The court ultimately ruled against both sides, affirming the legality of the program but also declaring that retirement incentive programs could be challenged in arbitration.
Both the state and union leaders, dissatisfied with aspects of the arbitration decision and the court case, signed an agreement in 2004 pledging not to pursue further appeals, and more importantly, not to use the cases as precedents in the future.
But were the state to unilaterally offer a retirement incentive again, and were the union to pursue arbitration again, would another arbitrator conclude that the pension fund was too severely depleted, or that the state’s fiscal situation is dire enough?
The legislature’s Office of Fiscal Analysis is projecting a $3.88 billion deficit, a shortfall equal to more than 20 percent of this fiscal year’s budget, for 2011-12. OFA also projects a $725.7 million deficit for the 2010-11 year, which starts July 1. About $65 million in savings from a 2010 early retirement program is part of Rell’s plan to fill that gap.
The governor’s budget director, Office of Policy and Management Secretary Robert L. Genuario, said Thursday that despite that 2004 agreement, the administration still believes the governor and legislature can offer a retirement incentive program without union approval.
But Genuario was quick to add that given the murky legal history surrounding retirement incentive programs, “we believe that the better practice, if it can be accomplished, would be to do this in the way of discussions.”
Rell’s office on Thursday invited SEBAC officials to begin talks about retirement incentives, he said, adding he expects discussions to begin within the next week.
The governor’s relationship with state unions hit the skids in late March after labor leaders said her request for another wage-and-benefit concession package showed “cynical disrespect” to workers.
Rell, who reached a concession deal last year that trimmed wages and benefits and featured other concessions in exchange for a two-year ban on layoffs, asked this time for four more furlough days, deferral of one cost-of-living raise, cancellation of longevity bonuses for senior workers, and the right to impose layoffs under certain conditions.
Legislative leaders had mixed reactions Thursday to the prospect of voting on retirement incentives not supported by union leadership.
Democrats, who traditionally enjoy the support of organized labor in Connecticut, control both the House and Senate, and House Speaker Christopher G. Donovan, D-Meriden, said his staff still is reviewing the retirement proposals to determine if they make sense.
“We are hearing that some departments are already strained from the last retirement plan,” offered in 2009, he said. Rell’s latest proposal estimates as many as 3,000 workers could retire, and only half of their posts would be refilled. “That’s a lot of people. It’s a concern.”
SEBAC wrote in a statement Wednesday that “years of hiring freezes and the 2009 retirement incentive have already left the state dangerously understaffed in core areas such as public safety, health and education.”
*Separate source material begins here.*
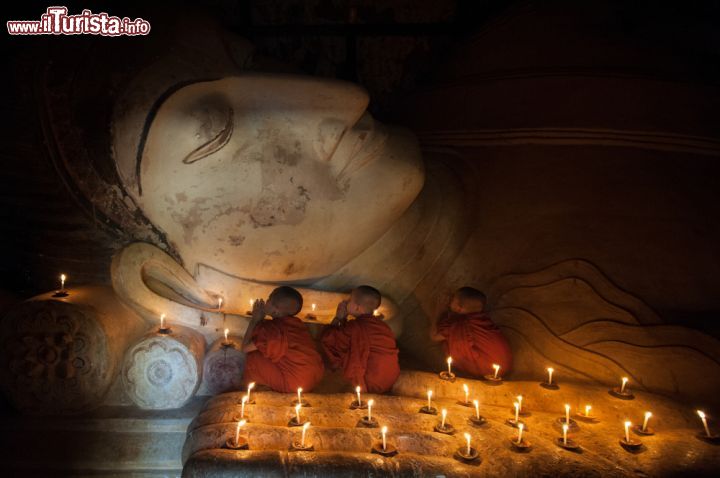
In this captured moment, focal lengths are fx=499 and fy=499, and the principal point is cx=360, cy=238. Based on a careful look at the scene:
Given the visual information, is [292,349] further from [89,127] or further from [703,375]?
[703,375]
But House Minority Leader Lawrence F. Cafero, R-Norwalk, whose caucus also has proposed an early retirement program for 2010, said it’s essential to reduce state government’s nearly 55,000-employee workforce now to allow for agency consolidations that are necessary to balance the next budget.
“There’s nothing in the law that prevents us from enhancing a benefit” to state workers, Cafero said, adding he doesn’t accept SEBAC’s argument that government is understaffed. “I have not read an account or heard an account where the public health or safety of a citizen has been put in harm’s way because we have less state employees.”